**Goal of the exercise:** Pictures in the data should be dropped; transcribe exactly the lines from the one that has "Uber makes debut in Nepal" through the one that has "Сірий Ленд Ровер".

**Given records:**
==*==

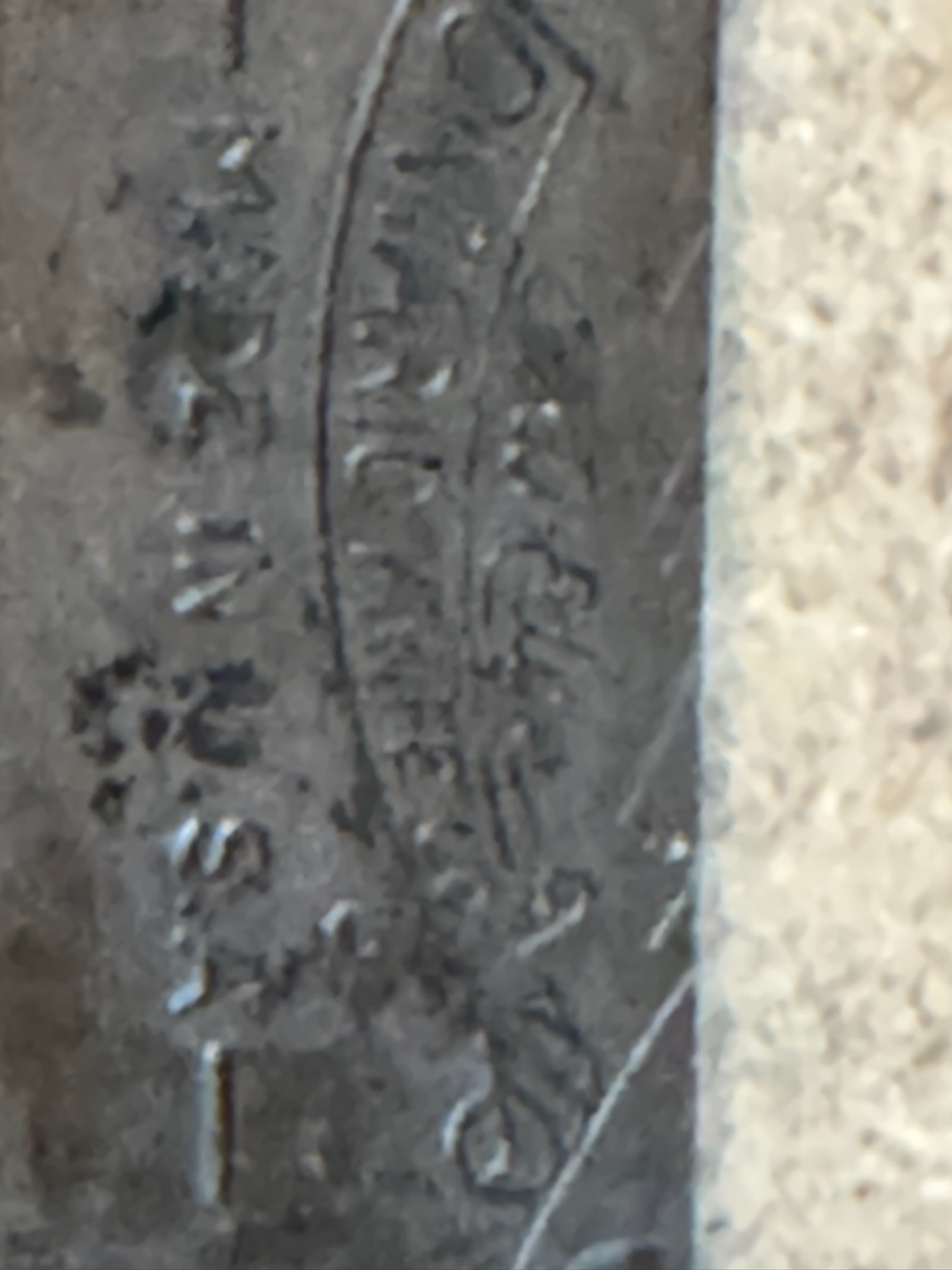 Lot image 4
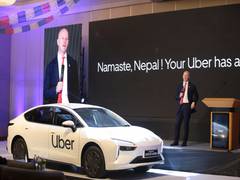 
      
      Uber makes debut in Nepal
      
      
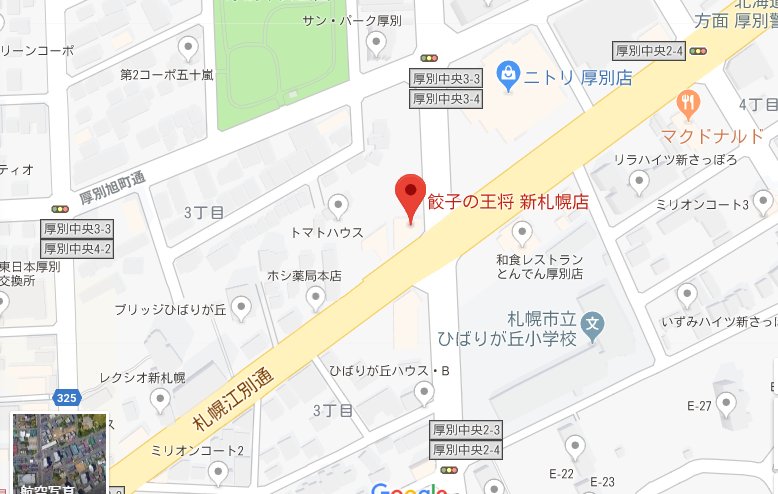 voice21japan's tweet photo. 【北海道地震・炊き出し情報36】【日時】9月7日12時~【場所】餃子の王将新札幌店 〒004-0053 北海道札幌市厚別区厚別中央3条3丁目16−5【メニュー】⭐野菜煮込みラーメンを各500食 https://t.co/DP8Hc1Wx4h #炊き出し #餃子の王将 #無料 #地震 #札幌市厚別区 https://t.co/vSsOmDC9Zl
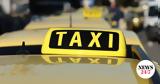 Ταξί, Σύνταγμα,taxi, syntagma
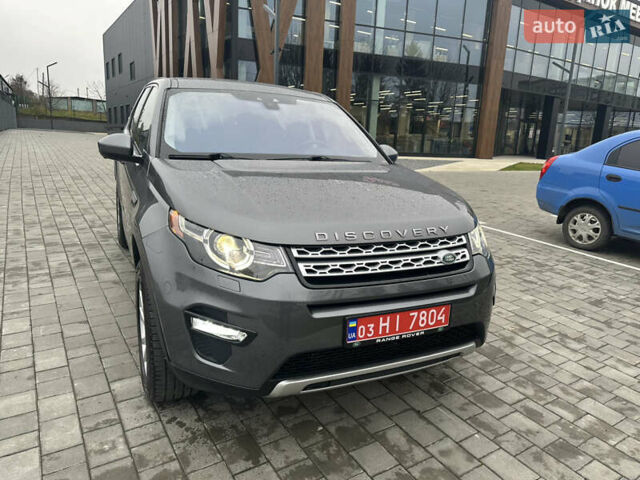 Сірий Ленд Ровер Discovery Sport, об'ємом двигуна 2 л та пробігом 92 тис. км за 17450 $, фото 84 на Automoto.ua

==*==

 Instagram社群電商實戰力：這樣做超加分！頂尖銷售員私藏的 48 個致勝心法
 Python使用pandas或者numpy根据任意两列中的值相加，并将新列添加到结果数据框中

==*==

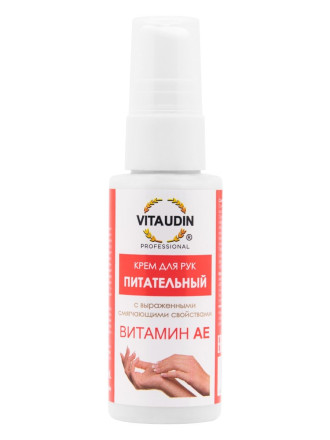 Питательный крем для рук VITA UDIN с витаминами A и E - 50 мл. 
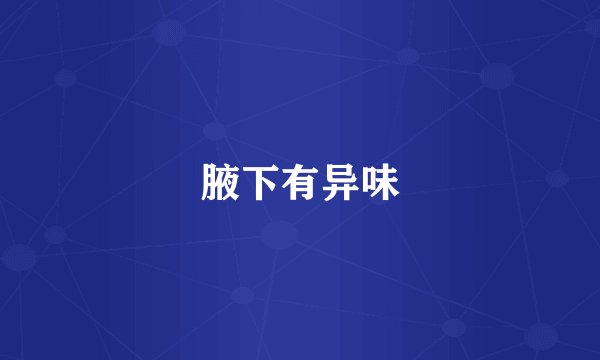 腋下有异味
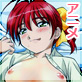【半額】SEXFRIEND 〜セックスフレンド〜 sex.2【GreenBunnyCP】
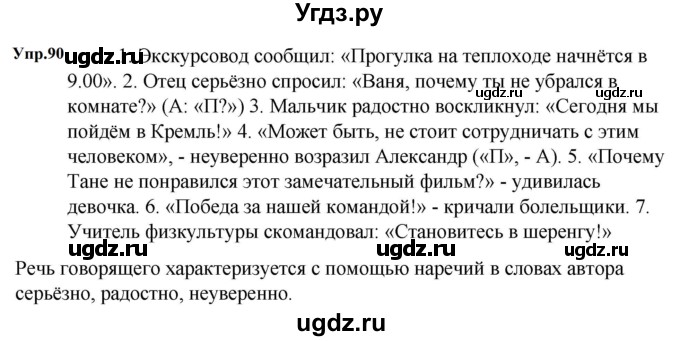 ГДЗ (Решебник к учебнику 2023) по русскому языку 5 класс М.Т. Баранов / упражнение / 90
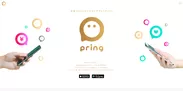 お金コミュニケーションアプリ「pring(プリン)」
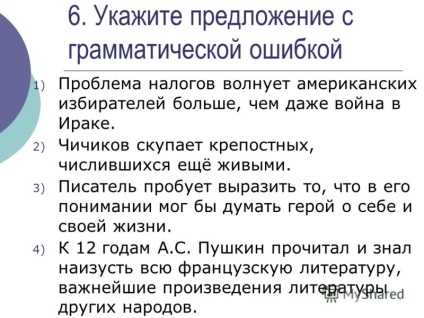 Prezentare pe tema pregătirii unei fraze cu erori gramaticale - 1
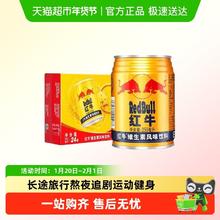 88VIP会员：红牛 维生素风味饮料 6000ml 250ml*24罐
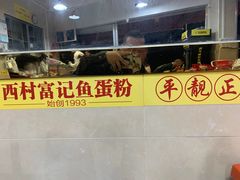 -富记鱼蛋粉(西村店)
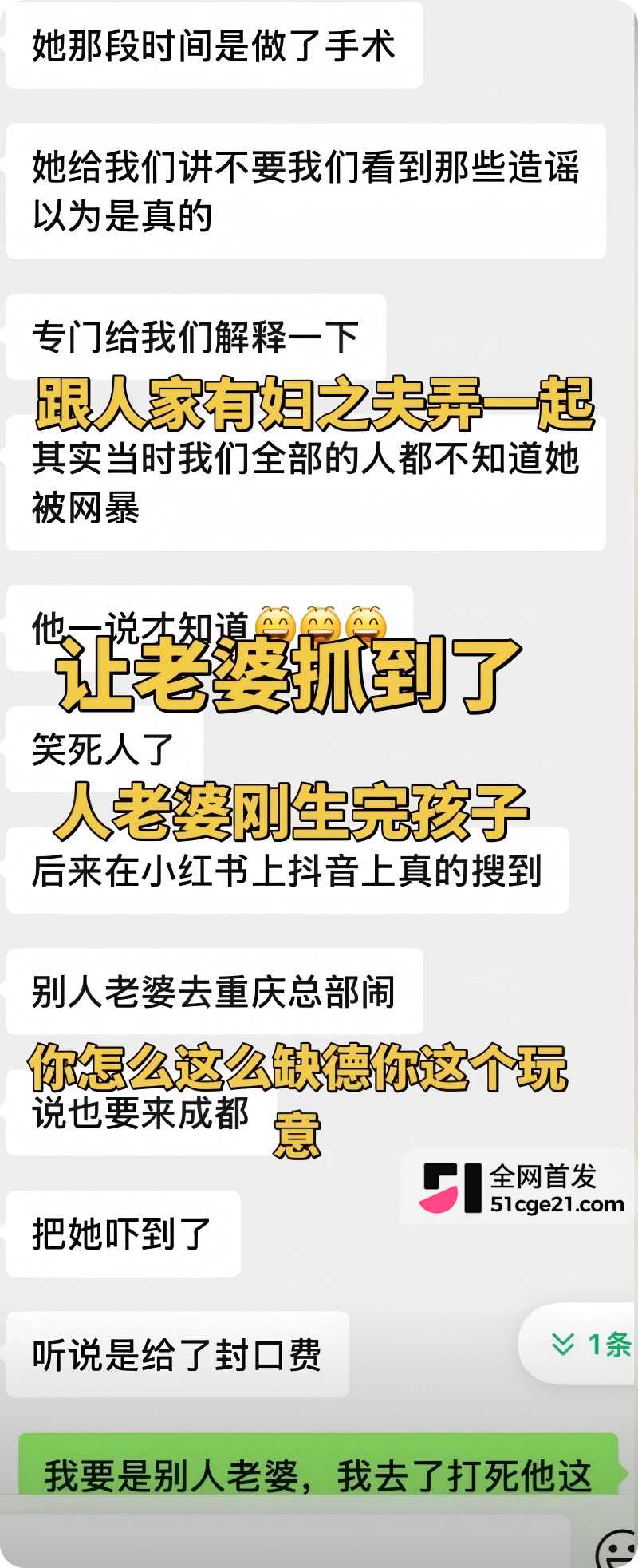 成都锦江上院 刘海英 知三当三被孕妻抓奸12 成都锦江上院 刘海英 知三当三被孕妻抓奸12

==*==

**Response to the exercise:**
      Uber makes debut in Nepal
      
      
 voice21japan's tweet photo. 【北海道地震・炊き出し情報36】【日時】9月7日12時~【場所】餃子の王将新札幌店 〒004-0053 北海道札幌市厚別区厚別中央3条3丁目16−5【メニュー】⭐野菜煮込みラーメンを各500食 https://t.co/DP8Hc1Wx4h #炊き出し #餃子の王将 #無料 #地震 #札幌市厚別区 https://t.co/vSsOmDC9Zl
 Ταξί, Σύνταγμα,taxi, syntagma
 Сірий Ленд Ровер Discovery Sport, об'ємом двигуна 2 л та пробігом 92 тис. км за 17450 $, фото 84 на Automoto.ua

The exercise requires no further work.